I had coffee with a former investment banking colleague last week. She complained to me that she had lost a lucrative deal because by the time she had got the compliance department to agree to the deal another bank had beaten her to the sale. I thought about this discussion when I read the CIPD’s excellent submission to the Parliamentary Commission on Banking Standards.
The CIPD submission makes a cogent argument that culture change is a necessity and standards of behaviour are key in tacking the current perceived malaise in banking across the globe. The problem from my viewpoint is that the nature of financial systems makes culture change in banking almost impossible. The reality of what happens “on the ground” makes change very difficult and a very long term project.
The arguments supporting this thesis are first that the entire financial services structure is built on the profit imperative. Investors giving money to fund managers expect above average returns. The fund managers and shareholders expect above average returns to reward their investment. That puts pressure on Boards to make above average profit; this pressure is then passed down the line to the coal face where revenue earning staff are under great pressure to produce profits both to keep their jobs and to make a bonus. It is difficult to see a situation where fund managers and shareholders say “don’t make me so much money” the obvious result of reducing risk.
The second argument, which is also reflected in the CIPD submission, is the issue of the labour market. High earning revenue makers such as traders as not a common species. The best beasts in the financial services jungle require high levels of self-belief, education, skills and intuition.
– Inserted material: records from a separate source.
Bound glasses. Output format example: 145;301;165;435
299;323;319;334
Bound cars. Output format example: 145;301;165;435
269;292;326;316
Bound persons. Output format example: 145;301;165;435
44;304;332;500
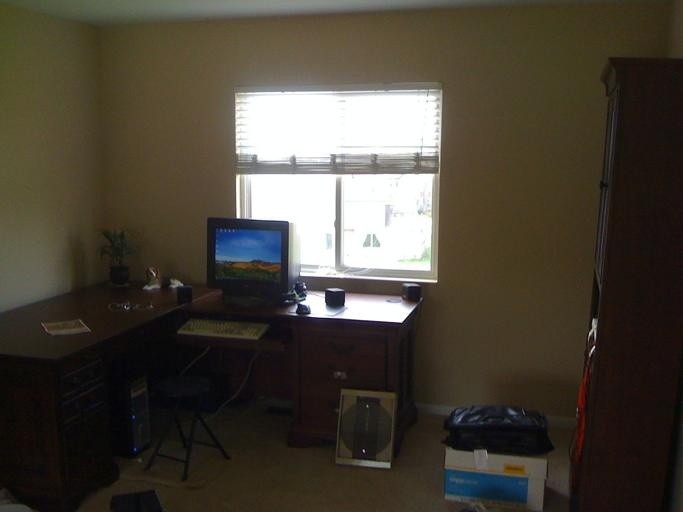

Those with this skill set are far ahead of the herd in achievement of revenue generation and thus ruthlessly hunted by banks seeking to boost profits. The way this hunting is carried out is by financial incentive supported by a “self-reinforcing monolithic working culture”. Status is measured first by employer and second by earnings. So working for Goldman Sacs is seen as being of higher status than working for UBS for example. But money is the big differentiator; – bigger bonuses = higher status.
Proof for the above assertions can be seen just by reading the newspapers. Despite years of the banking crisis we are almost weekly hit by stories of alleged wrongdoing from the top of organisations – the recent disclosures around alleged LIBOR fixing; to the alleged wrongdoings of individual traders. It could be argued that due to the factors above, nothing very much has really changed in the culture and behaviours of those who lead, manage and work at the coal face of our financial services.
The CIPD submission to the Banking Standards Inquiry is an excellent document that highlights the key issues. The unfortunate truth is that diagnosing the ills is unlikely to lead to any early cure. An impression not aided by the body holding the inquiry being portrayed by the media as lacking the very culture and behaviour that it seeks to impose (if that were possible) on the banking sector. Pots and kettles anyone?